De forma estruturada, a Randon criou dois comitês – um coordenador e outro reabilitador – para acompanhar os 3 845 funcionários. O primeiro é responsável pelo planejamento estratégico, baseado no mapeamento das ameaças e fragilidades de cada área. O outro acompanha e auxilia os profissionais que já apresentam problemas emocionais ou de saúde. Para monitorar sua população, a Randon passou a realizar uma pesquisa detalhada a cada dois anos, identificando, assim, os níveis de risco de estresse na organização. Com essa estratégia foi adotada a metáfora do semáforo: sinal verde para as pessoas com um bom nível de qualidade de vida; amarelo para quem está em situação de risco e vermelho para situações fora de controle (pacientes com doenças crônicas, depressão, obesidade e dependência química).
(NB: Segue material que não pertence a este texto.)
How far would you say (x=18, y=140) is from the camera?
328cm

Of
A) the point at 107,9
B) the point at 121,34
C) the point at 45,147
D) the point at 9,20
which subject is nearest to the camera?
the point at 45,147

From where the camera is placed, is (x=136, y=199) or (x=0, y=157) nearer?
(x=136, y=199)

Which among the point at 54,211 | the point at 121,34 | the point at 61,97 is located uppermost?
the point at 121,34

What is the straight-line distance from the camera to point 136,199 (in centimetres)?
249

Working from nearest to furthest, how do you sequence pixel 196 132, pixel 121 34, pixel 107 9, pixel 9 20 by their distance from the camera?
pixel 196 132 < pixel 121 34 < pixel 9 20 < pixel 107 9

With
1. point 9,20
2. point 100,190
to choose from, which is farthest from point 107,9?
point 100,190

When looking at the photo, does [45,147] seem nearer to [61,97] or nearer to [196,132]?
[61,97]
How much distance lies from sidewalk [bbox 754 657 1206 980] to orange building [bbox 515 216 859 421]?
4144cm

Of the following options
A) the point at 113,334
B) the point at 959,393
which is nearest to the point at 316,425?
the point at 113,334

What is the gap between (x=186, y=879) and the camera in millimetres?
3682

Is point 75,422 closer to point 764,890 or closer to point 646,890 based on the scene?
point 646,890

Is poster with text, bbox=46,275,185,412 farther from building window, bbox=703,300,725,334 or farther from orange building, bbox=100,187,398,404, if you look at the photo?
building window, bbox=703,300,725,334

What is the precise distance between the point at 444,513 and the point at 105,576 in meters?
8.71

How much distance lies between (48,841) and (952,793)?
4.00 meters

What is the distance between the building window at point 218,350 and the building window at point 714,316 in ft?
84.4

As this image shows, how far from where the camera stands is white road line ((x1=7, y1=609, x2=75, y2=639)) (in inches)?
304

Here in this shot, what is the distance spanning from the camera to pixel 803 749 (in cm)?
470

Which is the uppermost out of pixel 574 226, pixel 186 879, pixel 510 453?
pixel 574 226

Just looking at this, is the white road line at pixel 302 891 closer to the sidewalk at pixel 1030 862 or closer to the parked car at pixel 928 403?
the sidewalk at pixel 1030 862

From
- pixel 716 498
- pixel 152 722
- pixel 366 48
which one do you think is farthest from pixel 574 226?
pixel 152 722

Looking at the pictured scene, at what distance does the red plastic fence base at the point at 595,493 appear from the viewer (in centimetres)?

Associado ao mapeamento, a empresa incluiu ações para promover a integração, com visita de familiares à fábrica e atividades como torneios esportivos, passeios turísticos, colônia de férias e cinema para pais e filhos. Também foram inseridas palestras para orientar o planejamento financeiro e campanhas preventivas de saúde. “Conseguimos maior produtividade educando as pessoas a terem equilíbrio entre trabalho, família e lazer”, afirma Jaime Vergani, diretor de suprimentos, administração e finanças da Randon.

Antes dessas ações, em 2004, o time verde representava 68% da instituição – hoje, é de 80%. O grupo vermelho era de 17% e passou a ser de 7%. O número de internações hospitalares diminuiu 60%. O índice de absenteísmo caiu 1% e os acidentes diminuíram de 15% para 12%. “Investir na saúde e na qualidade de vida está no nosso planejamento estratégico”, afirma Vergani. “Acompanhamos sempre os indicadores, que irão nortear essas e as futuras ações.